Download one or more of the sample data tar files and uncompress them into
a local directory. The directory that contains the uncompressed sample data
will need to be mounted to the container to make the data available inside it.
The **APPTAINER_BIND** environment variable can be used to mount directories to
the container. The local directory and the container directory will be separated
by a colon (:).
Mount the local directory (./input_data in this example) to the
/data/input/METplus_Data directory inside the container::
export APPTAINER_BIND="./input_data:/data/input/METplus_Data"
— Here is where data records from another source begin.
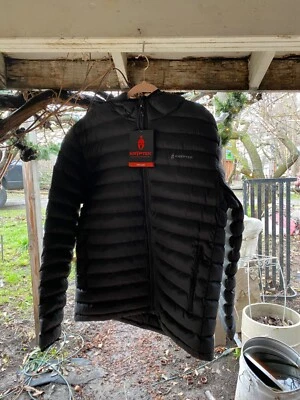 KRYPTEK Lykos II Jacket Coat Black XXL 2XL Insulated Hooded Puffer - Image 1 of 3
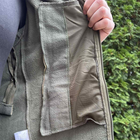 Чоловічий Костюм F&A з флісовою підкладкою / Вітронепродувна Куртка з капюшоном + Штани мультикам розмір M - зображення 7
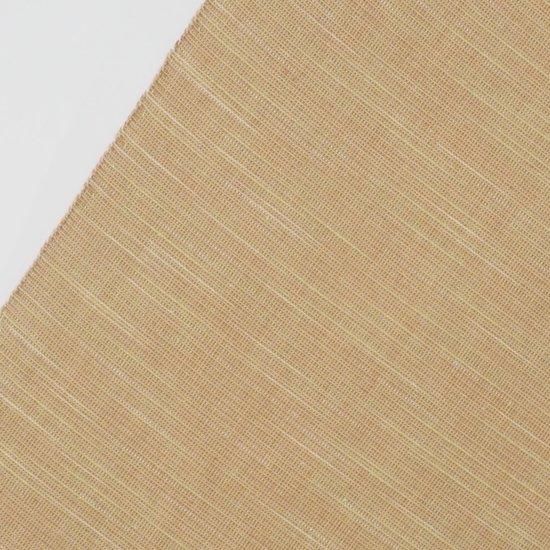 久留米絣(厚地)反物【無地】ベージュ - モダン着物小物 梅屋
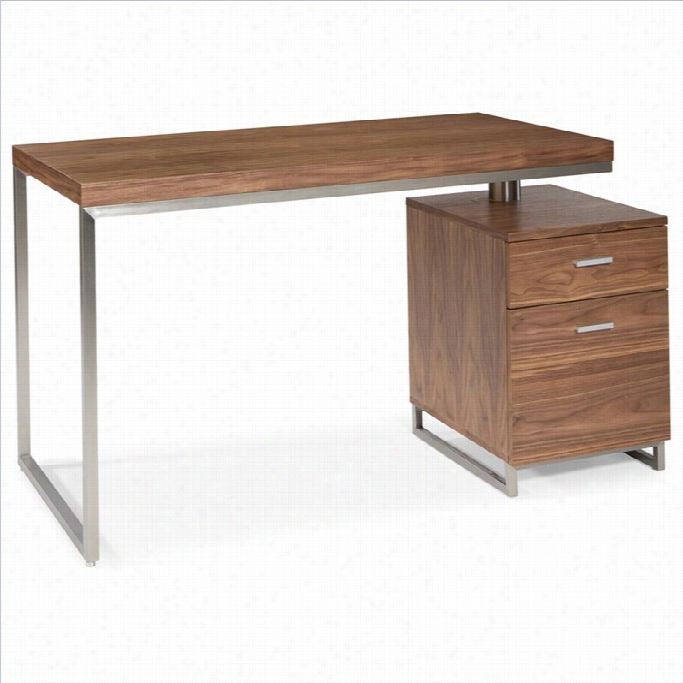 Moe's Martos Desk In Walnut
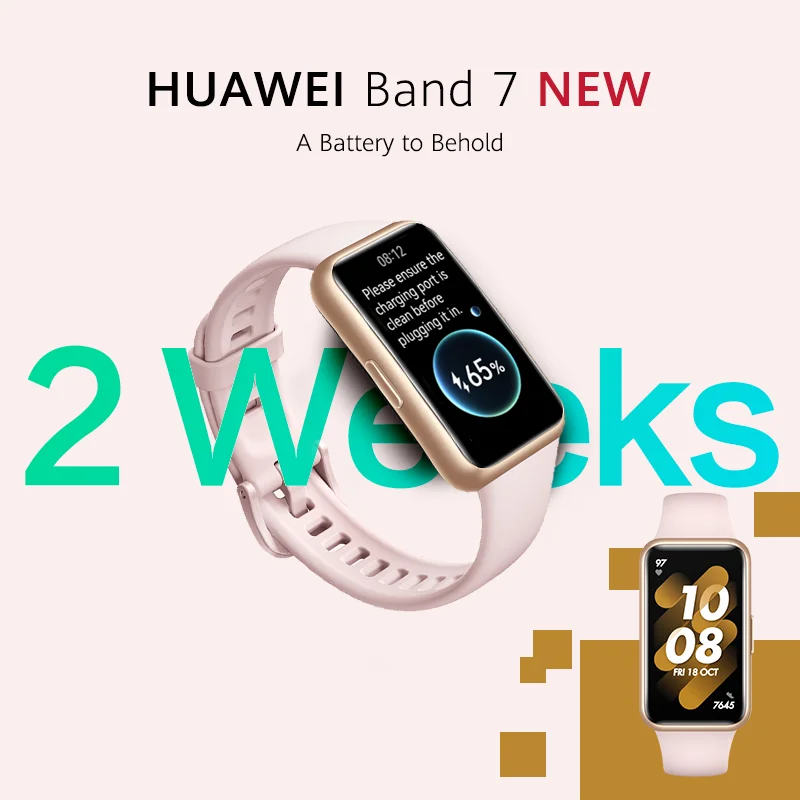 Global Version HONOR Band 7 1.47 Inches AMOLED Display 2 Weeks Battery Life  24/7 Blood Oxygen Monitoring Smartband - AliExpress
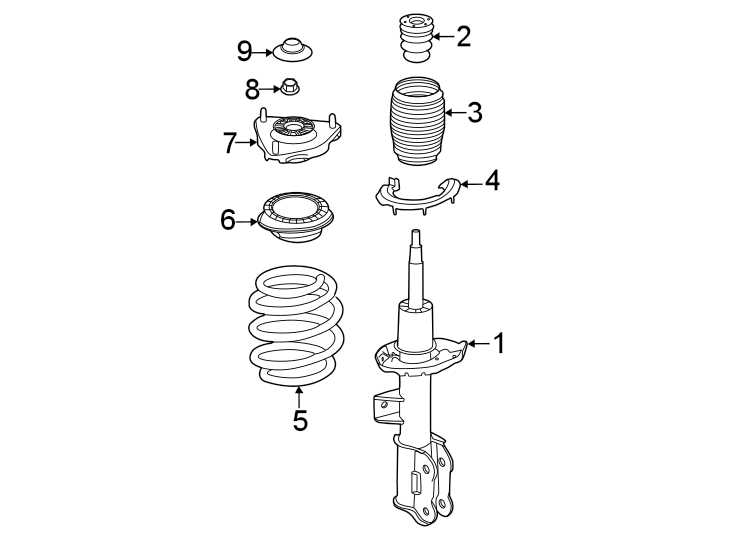 3Front suspension. Struts & components.https://images.simplepart.com/images/parts/motor/fullsize/2325210.png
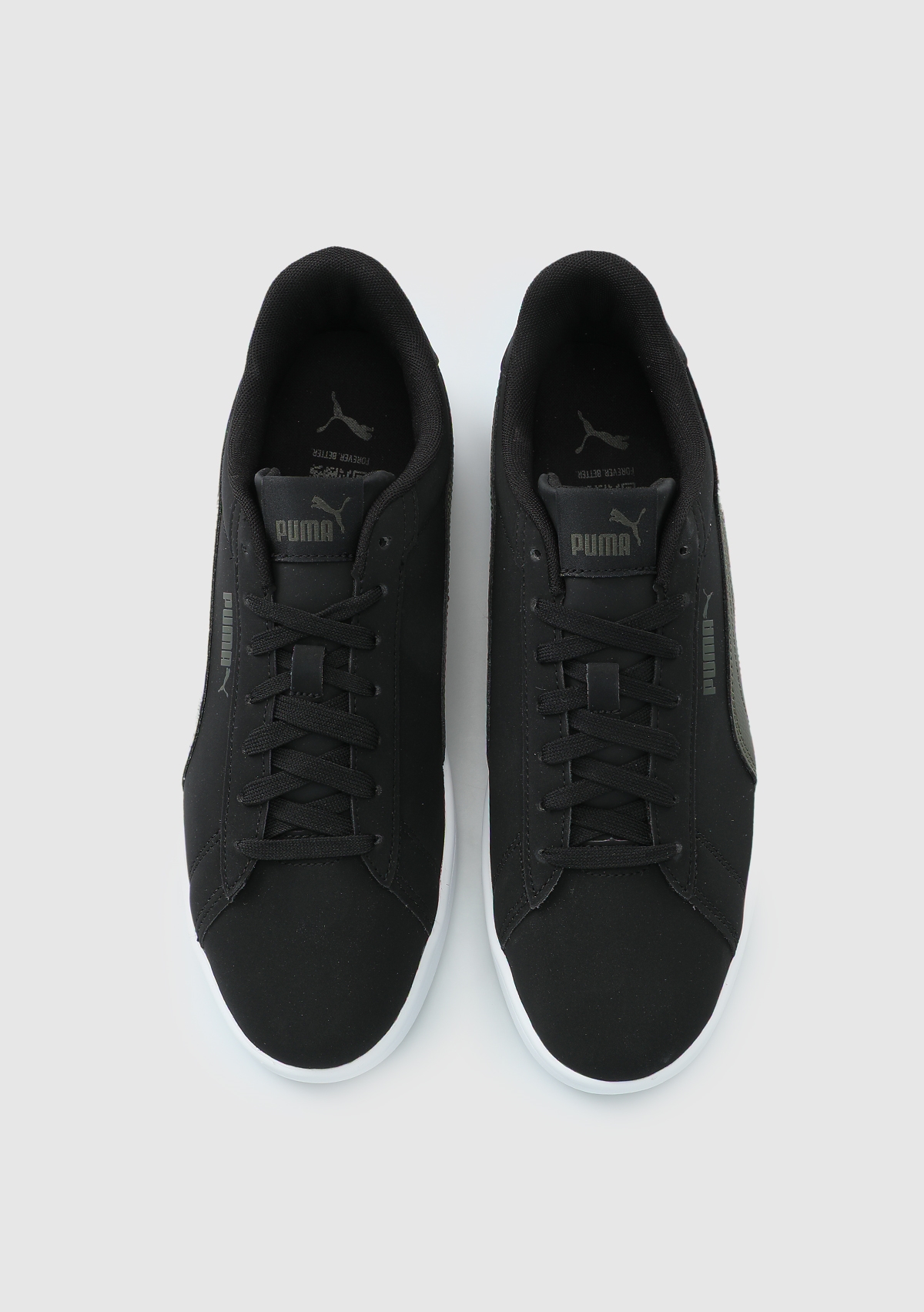 Puma Smash 3.0 Buck Erkek Siyah Sneaker 39233607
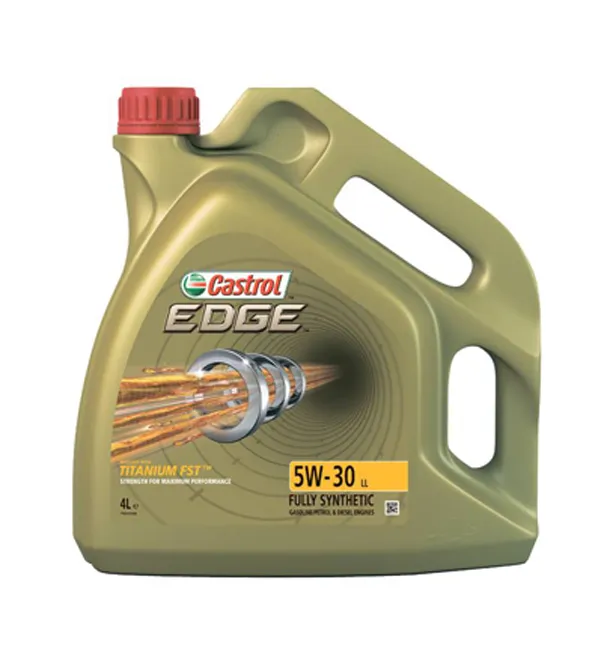 CASTROL  Castrol_EDGE_5w30_LL 4 л С7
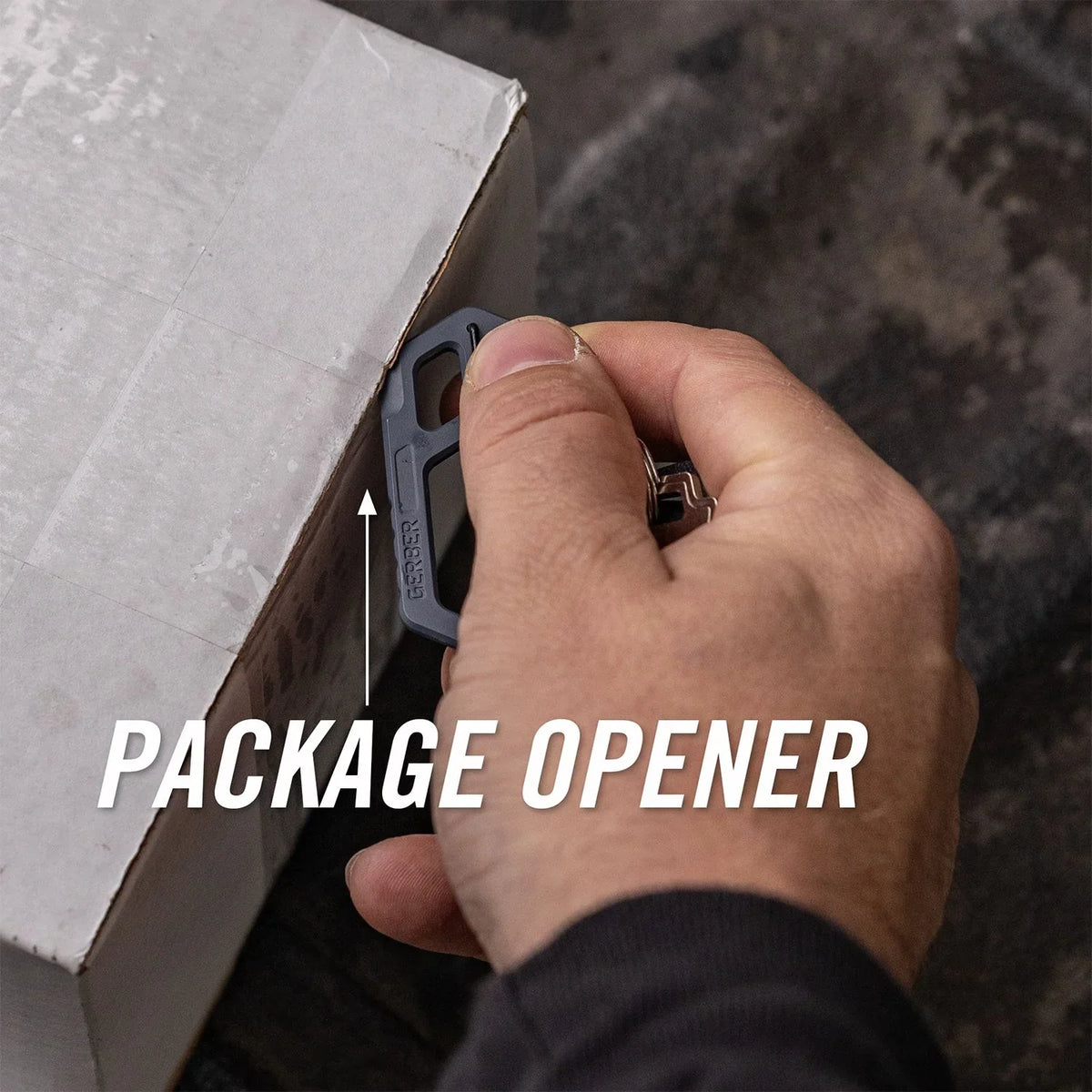 Gerber Carabiner Keychain Multi-Tool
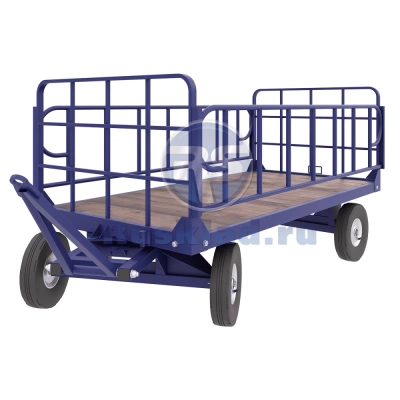Большегрузная тележка БГ 1 (г/п 1500кг). Изображение №3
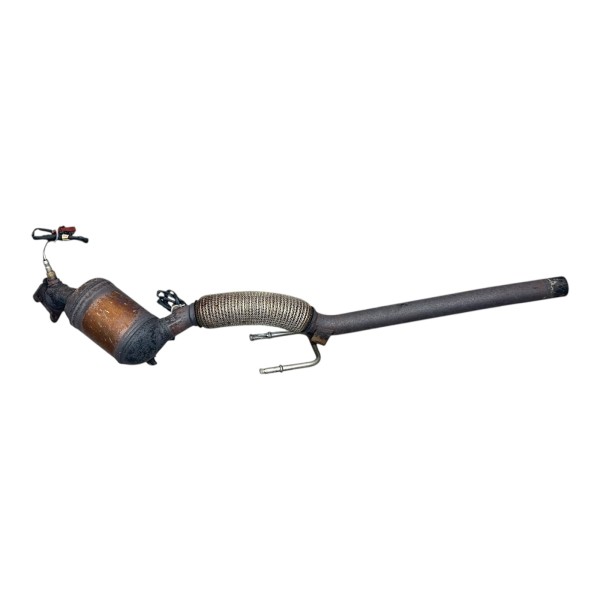 Katalysator Kat 1.0 CHYA 60PS CHYB 75PS Seat Skoda Fabia NJ VW Polo 6C0131701D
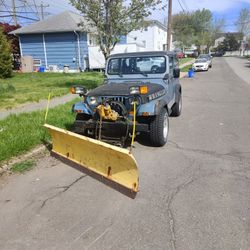 1987 Jeep Wrangler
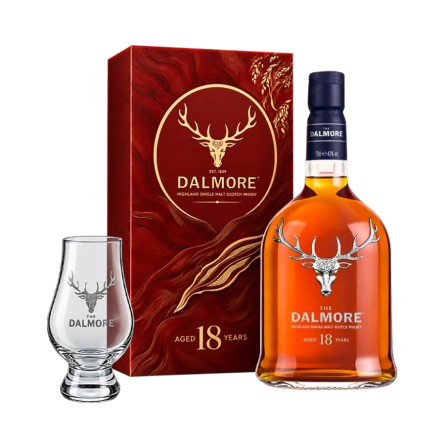 Rượu Whisky Dalmore 18 Year Old Phiên Bản Hộp Quà Tết 2027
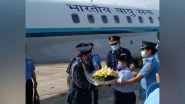 World News | IAF Chief RKS Bhadauria Arrives on a 3-day Visit to Dhaka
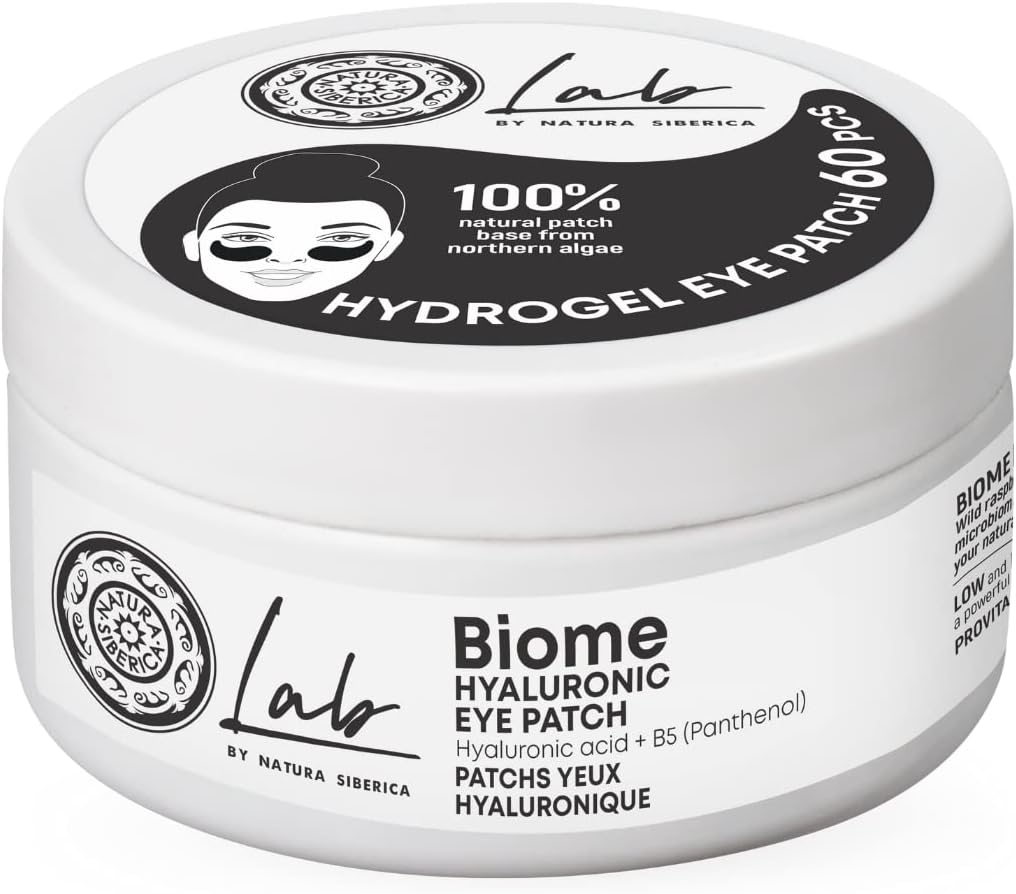 Lab by NS. Biome Hyaluronic Acid Eye Patches, Intensive Moisture & Anti-Fatigue, with Fermented Berry Extracts, Pack of 60 image number 3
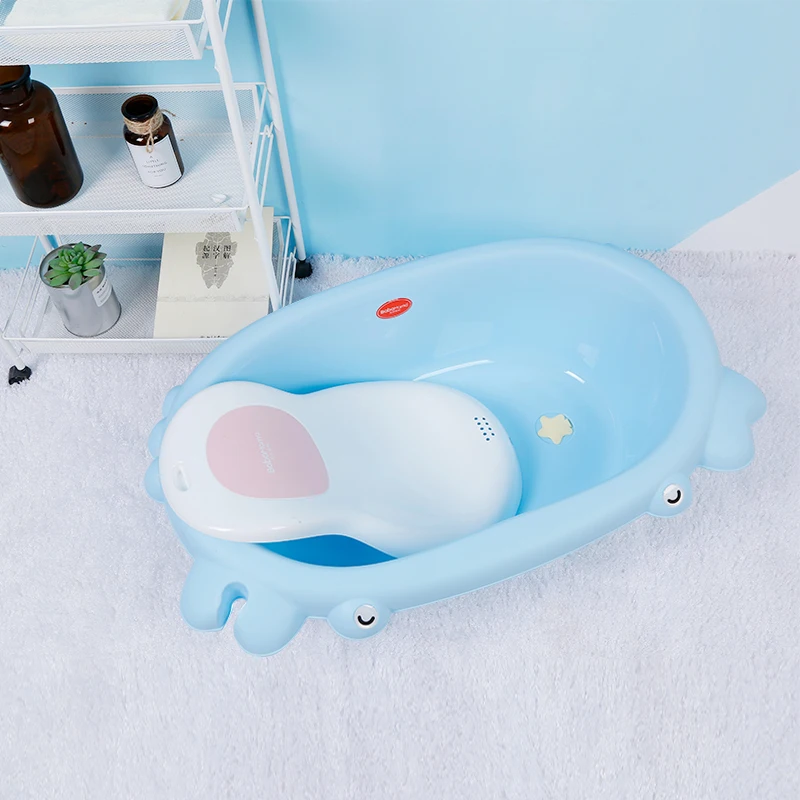 Детские пластиковые банные От 0 до 6 лет в форме краба с нескользящей поддержкой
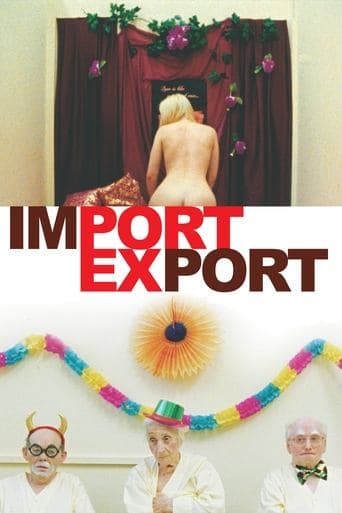 Movie poster for Import/Export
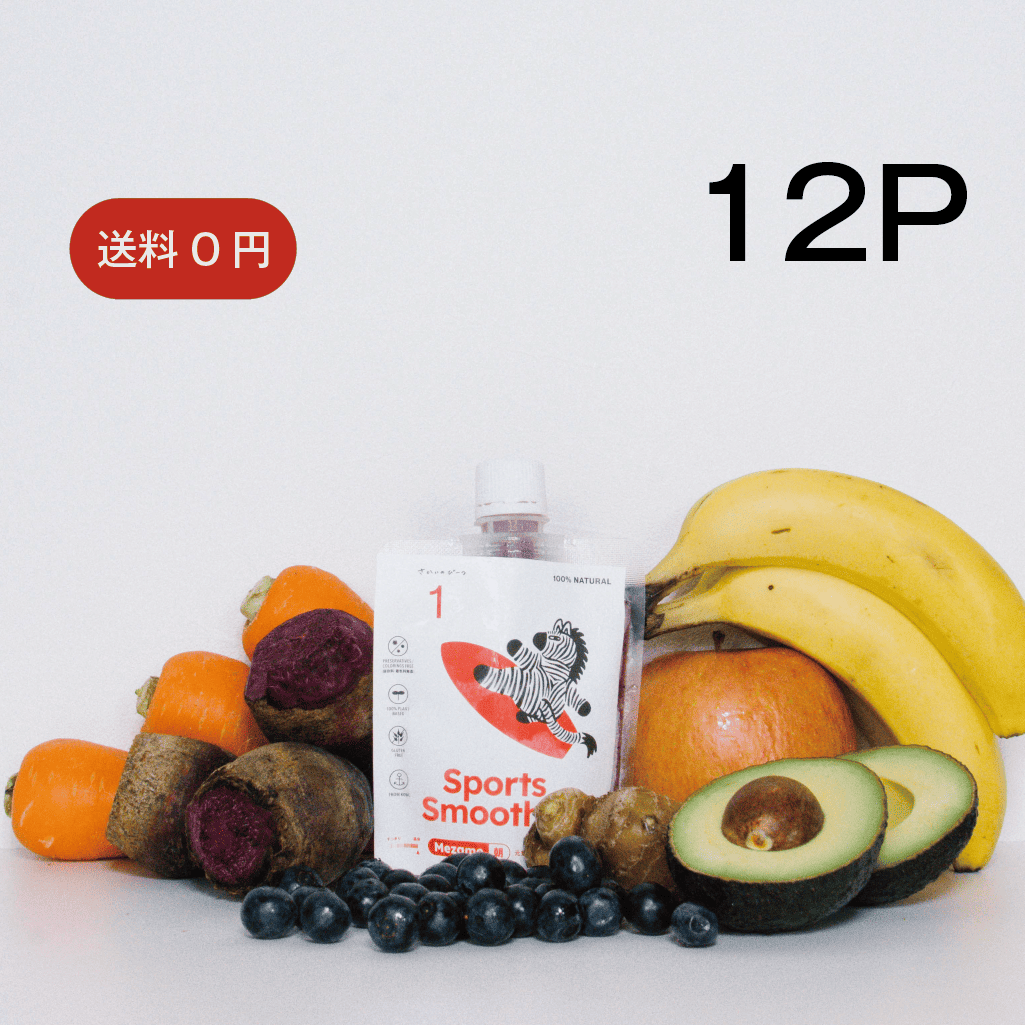 SPORTS SMOOTHIE 1 "Mezame | Morning Start" – 12-Pack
Running METplus in Apptainer
^^^^^^^^^^^^^^^^^^^^^^^^^^^^
The METplus wrappers inside the container come pre-configured so that
:ref:`sys_conf_input_base` is set to /data/input/METplus_Data.
Mounting the local data directory to this path will allow the use cases
to be run without the need to modify the default configuration.
The :ref:`sys_conf_output_base` value is set to /data/output by default.
This directory can also be mounted to a local directory so the output from
a use case run can be accessed locally. Multiple directory mounts can be specified
by separating them by comma::
export APPTAINER_BIND="./input_data:/data/input/METplus_Data,./output_data:/data/output"
In this example, the directory **./output_data** will be populated with the
output from the use case.
To run a use case, run the **apptainer exec** command with the **.sif**
file that was created by the **apptainer pull** command and the call to the
**run_metplus.py** script as arguments::
apptainer exec metplus_5.1-latest.sif /metplus/METplus/ush/run_metplus.py /metplus/METplus/parm/use_cases/met_tool_wrapper/GridStat/GridStat.conf
Note that the full path to the run_metplus.py script and the configuration file for the use case you are running must be provided.